While he lost his hurricane designation several days ago, what was Hurricane Ivan continued to bring misery to the United States, spawning more tornadoes and drenching areas from Georgia up through Pennsylvania in the last 24-48 hours.
Several individuals were dead after being hit by falling trees and floods that washed away numerous roads. In the meantime, searchers were checking damaged areas looking for residents who became stranded by the storm.
Nearly 12 inches of rain pounded parts of North Carolina on Friday, while West Virginia and parts of western Pennsylvania also became soaked as Ivan dropped what was left of his fury on residents there. Thousands of customers were reportedly without power in the three states.
Residents from eastern sections of Pennsylvania on up to New England began their weekends on Saturday with umbrellas in hand as rain hit the area.
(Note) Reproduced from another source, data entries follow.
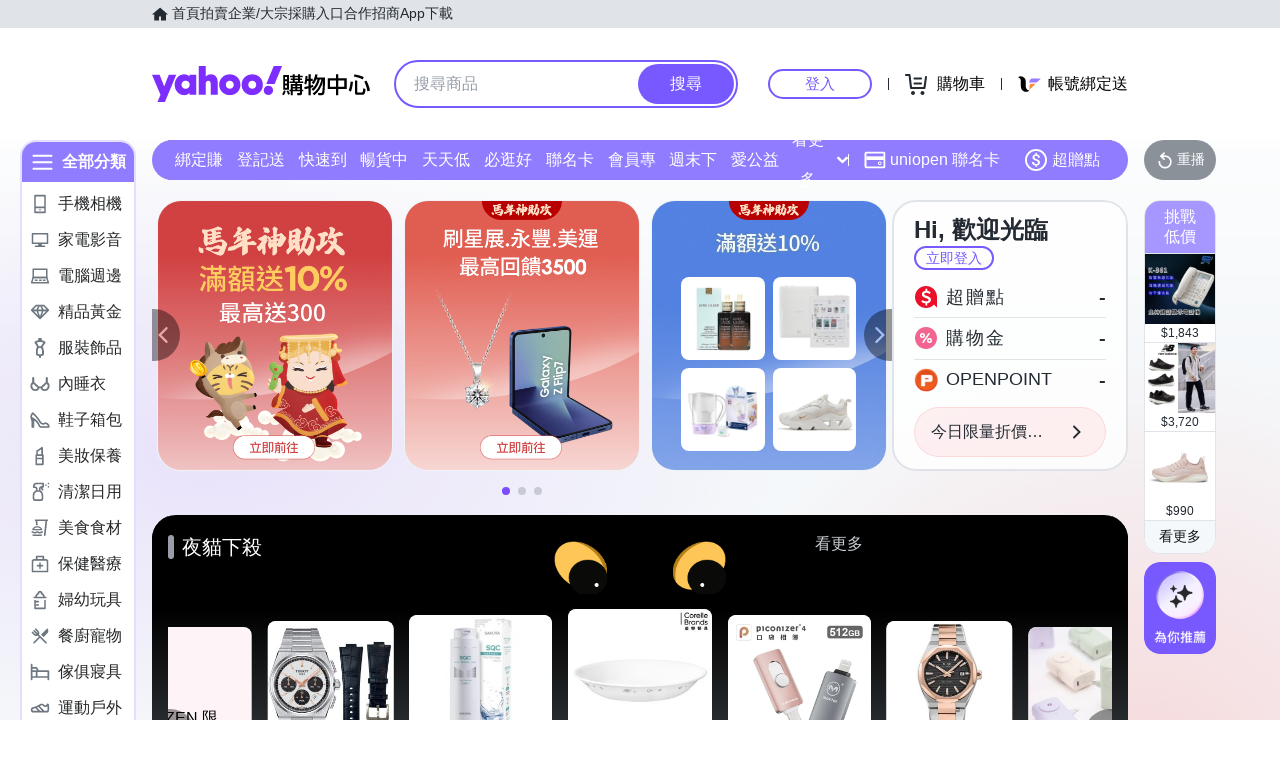

--- FILE ---
content_type: application/javascript; charset=utf-8
request_url: https://bw.scupio.com/ssp/initid.aspx?mode=L&cb=0.9909283791399128&mid=0
body_size: 247
content:
cb({'id':'CHL20260124040130893092'});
Tornadoes, meantime, in West Virginia’s Eastern Panhandle, reduced buildings to rubble and caused a number of injuries, while flooding and mud slides closed a number of roads.
In North Carolina’s Piedmont area, a tornado destroyed several homes and damaged numerous other ones. No serious injuries were reported.
Ivan and what was left of it as it headed north was blamed for 42 deaths in the United States, 16 of them in Florida. The storm also resulted in 70 deaths in the Caribbean.
Meantime, the Insurance Information Institute (I.I.I.) reports that about one out of every five Florida homes has been damaged by a hurricane so far this year.
The Institute expects the total number of claims will exceed one million, surpassing the 700,000 claims filed for Hurricane Andrew and setting a new record for the number of claims in such a short span of time.
The I.I.I. stressed that while the insurance industry has sufficient financial resources to pay the claims, the historic one-two-three punch of Hurricanes Ivan, Frances and Charley will make the claims handling process in Florida more difficult.
“Ivan, Charley and Frances together do not pose a solvency-threatening event to the industry,” Robert Hartwig, chief economist of the I.I.I., commented “However, the unprecedented challenges created by the multiple hurricanes understandably will strain resources and cause some delays that would not normally occur.”
The industry will be working hard in the face of the same obstacles faced by its customers – lack of power, phone service and access to properties in some severely damaged areas, Hartwig observed.
An estimated 15,000 insurance company claims adjusters from across the United States and Canada are now in Florida to speed the claims settlement process. Additional adjusters are in Alabama and other affected areas.
Hartwig noted that adjusters necessarily will be prioritizing their visits by severity of damage, calling at the most seriously damaged properties first and getting to less damaged locations later.
The company claims adjusters will write checks to pay the costs of temporary housing for people whose property was damaged by the storm and to begin the rebuilding of damaged homes and businesses.
Some companies also will reportedly be opening emergency claims centers to assist their policyholders. Policyholders should contact their agents or call toll-free emergency claims numbers. Customers who have left their homes should tell their insurance agent or company representative how they can be reached.